## [Task details]
Copy out the lines below unchanged, starting at the line containing "How far are the long" and ending at the line containing "0.46 meters", including both.

::: Records shown :::

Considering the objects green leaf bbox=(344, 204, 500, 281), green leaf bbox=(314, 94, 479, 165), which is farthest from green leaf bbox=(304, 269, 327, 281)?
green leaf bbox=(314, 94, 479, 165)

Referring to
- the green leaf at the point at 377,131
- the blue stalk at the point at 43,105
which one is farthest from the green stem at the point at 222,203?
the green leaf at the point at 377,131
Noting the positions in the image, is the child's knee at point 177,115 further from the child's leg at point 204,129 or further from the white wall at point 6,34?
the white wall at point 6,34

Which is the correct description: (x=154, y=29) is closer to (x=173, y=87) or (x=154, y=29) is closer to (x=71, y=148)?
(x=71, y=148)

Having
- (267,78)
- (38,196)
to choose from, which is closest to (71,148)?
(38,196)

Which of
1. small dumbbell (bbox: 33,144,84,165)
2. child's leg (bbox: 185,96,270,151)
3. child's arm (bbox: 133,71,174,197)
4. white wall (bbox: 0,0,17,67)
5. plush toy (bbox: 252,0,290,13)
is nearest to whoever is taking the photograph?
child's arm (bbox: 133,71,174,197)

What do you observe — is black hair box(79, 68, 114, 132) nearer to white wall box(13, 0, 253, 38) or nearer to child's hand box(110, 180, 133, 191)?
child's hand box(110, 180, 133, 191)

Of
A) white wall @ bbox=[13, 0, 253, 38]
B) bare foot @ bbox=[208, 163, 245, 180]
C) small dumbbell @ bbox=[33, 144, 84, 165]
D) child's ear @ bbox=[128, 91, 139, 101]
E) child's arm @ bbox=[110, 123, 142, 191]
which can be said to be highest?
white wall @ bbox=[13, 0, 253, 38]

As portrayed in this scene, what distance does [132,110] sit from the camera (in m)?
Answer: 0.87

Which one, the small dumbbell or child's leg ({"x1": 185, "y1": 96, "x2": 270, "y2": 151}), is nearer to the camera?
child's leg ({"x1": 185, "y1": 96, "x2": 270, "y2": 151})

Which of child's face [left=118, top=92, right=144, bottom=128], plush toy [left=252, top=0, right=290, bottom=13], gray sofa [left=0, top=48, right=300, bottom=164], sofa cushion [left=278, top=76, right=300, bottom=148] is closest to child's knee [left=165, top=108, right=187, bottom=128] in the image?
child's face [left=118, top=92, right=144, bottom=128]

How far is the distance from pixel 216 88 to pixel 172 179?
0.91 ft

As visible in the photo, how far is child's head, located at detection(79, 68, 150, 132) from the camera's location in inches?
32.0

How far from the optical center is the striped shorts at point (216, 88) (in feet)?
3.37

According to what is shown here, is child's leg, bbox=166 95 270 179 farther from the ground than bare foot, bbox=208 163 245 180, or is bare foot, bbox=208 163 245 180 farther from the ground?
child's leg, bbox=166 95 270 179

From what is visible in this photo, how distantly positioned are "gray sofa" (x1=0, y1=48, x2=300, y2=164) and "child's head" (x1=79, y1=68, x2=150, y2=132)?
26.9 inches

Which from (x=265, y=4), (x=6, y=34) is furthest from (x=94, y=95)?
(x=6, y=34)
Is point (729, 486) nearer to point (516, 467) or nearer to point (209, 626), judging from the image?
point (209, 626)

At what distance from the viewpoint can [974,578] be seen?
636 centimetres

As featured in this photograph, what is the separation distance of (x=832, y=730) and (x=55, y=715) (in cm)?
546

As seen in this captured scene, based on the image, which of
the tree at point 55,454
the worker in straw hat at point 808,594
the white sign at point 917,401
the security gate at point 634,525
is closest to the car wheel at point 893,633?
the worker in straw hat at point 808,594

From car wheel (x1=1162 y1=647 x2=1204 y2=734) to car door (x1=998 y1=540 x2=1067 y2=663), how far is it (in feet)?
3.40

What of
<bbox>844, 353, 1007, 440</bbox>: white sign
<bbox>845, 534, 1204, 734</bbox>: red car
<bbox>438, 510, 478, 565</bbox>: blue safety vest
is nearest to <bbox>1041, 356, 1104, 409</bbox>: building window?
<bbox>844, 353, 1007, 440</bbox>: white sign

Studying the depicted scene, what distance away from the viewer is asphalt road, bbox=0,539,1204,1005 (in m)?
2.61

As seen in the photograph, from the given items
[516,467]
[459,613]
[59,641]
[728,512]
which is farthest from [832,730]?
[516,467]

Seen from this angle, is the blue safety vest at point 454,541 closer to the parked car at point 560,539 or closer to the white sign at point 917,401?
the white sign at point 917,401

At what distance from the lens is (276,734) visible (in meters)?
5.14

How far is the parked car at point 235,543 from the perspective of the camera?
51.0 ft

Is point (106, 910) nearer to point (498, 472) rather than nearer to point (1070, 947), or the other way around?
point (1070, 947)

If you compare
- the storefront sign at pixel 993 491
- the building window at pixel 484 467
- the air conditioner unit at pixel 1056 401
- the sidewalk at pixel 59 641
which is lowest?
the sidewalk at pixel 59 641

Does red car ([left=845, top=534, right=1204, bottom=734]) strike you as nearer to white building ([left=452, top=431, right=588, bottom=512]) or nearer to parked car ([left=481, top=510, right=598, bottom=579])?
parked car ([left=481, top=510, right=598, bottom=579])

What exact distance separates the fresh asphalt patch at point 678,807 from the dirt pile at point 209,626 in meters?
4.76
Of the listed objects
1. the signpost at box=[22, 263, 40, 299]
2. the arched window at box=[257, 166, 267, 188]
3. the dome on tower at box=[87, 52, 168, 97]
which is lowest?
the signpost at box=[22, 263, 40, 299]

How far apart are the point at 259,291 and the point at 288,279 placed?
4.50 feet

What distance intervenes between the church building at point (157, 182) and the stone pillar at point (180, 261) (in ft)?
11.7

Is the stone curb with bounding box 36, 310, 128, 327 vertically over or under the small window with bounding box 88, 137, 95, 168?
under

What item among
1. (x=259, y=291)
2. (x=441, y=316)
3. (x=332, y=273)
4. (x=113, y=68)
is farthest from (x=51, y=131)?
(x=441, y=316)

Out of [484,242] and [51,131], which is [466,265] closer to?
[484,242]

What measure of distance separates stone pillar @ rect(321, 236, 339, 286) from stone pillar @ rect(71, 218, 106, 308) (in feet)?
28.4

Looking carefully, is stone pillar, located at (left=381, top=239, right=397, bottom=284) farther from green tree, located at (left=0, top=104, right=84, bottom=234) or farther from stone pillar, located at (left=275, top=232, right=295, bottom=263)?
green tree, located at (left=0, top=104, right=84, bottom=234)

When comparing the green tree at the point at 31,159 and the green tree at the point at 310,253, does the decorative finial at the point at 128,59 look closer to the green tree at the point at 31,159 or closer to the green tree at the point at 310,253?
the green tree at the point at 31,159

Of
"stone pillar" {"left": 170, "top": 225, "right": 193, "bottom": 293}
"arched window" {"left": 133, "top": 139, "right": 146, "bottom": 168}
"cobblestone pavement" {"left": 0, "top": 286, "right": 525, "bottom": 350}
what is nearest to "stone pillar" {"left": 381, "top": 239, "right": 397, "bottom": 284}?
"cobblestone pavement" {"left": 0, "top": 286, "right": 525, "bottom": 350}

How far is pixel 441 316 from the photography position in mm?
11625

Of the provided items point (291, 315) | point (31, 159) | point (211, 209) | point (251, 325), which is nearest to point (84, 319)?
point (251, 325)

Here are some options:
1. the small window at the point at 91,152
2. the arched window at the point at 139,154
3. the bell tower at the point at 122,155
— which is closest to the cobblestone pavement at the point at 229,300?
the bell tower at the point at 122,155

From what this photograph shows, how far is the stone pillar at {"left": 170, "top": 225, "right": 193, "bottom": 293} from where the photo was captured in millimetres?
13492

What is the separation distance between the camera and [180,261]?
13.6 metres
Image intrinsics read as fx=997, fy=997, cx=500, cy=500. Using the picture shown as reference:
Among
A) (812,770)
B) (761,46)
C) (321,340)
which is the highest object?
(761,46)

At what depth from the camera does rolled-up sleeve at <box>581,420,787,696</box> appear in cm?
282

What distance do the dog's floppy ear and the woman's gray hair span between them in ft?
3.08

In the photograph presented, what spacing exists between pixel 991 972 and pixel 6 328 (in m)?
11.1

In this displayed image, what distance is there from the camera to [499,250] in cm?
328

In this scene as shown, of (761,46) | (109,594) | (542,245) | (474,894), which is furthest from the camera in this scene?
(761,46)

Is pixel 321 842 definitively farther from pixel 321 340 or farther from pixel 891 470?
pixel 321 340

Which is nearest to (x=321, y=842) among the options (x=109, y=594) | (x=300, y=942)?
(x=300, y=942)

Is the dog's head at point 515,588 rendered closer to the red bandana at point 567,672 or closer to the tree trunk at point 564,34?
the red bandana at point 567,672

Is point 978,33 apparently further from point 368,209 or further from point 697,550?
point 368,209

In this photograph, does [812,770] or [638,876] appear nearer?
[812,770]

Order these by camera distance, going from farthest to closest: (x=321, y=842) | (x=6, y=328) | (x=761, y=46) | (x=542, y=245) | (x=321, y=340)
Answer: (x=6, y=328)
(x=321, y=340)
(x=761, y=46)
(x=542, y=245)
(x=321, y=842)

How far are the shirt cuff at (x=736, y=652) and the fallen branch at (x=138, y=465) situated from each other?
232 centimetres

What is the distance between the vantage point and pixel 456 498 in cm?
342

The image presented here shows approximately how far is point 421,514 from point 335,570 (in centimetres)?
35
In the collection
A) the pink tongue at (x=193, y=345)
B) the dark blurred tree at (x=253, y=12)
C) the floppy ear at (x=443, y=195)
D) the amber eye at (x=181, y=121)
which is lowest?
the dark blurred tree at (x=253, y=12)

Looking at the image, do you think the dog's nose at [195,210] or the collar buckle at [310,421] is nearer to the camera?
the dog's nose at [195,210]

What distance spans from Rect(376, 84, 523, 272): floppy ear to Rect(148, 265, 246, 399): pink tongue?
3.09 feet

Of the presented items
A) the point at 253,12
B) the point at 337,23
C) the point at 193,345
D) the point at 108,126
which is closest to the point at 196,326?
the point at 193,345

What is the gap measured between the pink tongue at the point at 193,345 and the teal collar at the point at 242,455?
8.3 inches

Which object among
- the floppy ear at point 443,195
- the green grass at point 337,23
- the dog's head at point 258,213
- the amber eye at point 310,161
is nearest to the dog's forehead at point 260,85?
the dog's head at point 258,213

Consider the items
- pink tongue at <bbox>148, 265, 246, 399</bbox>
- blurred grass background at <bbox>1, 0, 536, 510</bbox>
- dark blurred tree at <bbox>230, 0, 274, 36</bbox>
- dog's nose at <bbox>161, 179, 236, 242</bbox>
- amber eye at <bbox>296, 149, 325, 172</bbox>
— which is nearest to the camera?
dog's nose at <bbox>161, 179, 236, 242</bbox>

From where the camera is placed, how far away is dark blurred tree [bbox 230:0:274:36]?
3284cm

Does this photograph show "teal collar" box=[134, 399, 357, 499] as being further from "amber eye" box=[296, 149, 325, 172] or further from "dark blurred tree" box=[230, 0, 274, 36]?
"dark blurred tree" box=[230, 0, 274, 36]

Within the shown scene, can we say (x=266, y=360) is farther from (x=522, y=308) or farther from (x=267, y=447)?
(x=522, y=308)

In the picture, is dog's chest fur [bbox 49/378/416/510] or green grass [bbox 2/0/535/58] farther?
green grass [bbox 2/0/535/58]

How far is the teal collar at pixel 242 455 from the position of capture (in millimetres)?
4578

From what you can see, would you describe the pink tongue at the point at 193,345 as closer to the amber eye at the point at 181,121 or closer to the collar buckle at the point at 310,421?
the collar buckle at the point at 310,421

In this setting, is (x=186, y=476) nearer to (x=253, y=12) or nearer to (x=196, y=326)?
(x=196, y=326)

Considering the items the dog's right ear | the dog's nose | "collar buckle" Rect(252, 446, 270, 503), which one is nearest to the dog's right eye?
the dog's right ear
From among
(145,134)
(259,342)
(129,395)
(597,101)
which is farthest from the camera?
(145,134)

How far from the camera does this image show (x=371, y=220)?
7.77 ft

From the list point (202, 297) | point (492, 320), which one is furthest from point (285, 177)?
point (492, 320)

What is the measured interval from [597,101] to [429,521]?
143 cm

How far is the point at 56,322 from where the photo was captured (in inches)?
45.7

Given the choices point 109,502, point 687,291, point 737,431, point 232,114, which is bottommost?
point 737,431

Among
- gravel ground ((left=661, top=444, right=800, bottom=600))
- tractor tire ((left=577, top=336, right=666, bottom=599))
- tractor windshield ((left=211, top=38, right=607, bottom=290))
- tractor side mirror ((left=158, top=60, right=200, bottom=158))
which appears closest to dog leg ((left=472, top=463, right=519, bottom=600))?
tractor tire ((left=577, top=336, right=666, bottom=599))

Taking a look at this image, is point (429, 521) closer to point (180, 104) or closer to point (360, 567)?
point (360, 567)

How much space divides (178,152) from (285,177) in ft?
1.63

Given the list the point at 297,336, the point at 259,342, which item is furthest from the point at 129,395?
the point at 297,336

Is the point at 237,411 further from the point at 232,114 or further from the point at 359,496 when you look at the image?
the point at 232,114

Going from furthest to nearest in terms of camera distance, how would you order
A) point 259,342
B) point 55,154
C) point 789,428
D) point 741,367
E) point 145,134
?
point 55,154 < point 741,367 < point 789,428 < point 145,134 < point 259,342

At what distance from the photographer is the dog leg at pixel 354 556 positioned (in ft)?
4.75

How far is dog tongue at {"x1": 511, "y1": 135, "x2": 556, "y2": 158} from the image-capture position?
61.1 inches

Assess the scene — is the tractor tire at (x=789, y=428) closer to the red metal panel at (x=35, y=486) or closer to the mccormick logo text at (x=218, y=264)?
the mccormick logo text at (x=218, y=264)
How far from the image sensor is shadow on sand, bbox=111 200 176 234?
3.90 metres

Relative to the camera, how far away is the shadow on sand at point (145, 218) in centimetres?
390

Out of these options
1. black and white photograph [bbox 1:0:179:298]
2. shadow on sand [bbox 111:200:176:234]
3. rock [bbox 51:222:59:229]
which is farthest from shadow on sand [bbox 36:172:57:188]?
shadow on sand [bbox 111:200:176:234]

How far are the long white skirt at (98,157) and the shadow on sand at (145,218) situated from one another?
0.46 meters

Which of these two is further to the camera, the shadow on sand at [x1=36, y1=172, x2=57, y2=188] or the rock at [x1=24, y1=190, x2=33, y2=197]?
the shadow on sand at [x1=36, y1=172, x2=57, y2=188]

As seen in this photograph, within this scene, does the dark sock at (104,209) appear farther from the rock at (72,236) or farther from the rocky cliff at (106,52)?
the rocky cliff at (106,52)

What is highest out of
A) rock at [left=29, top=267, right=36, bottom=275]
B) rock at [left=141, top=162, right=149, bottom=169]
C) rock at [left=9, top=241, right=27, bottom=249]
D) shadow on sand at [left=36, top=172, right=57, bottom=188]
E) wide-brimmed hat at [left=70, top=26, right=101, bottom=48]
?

:::

## [Correct output]
How far are the long white skirt at (98,157) and the shadow on sand at (145,218) situated from one another?
0.46 meters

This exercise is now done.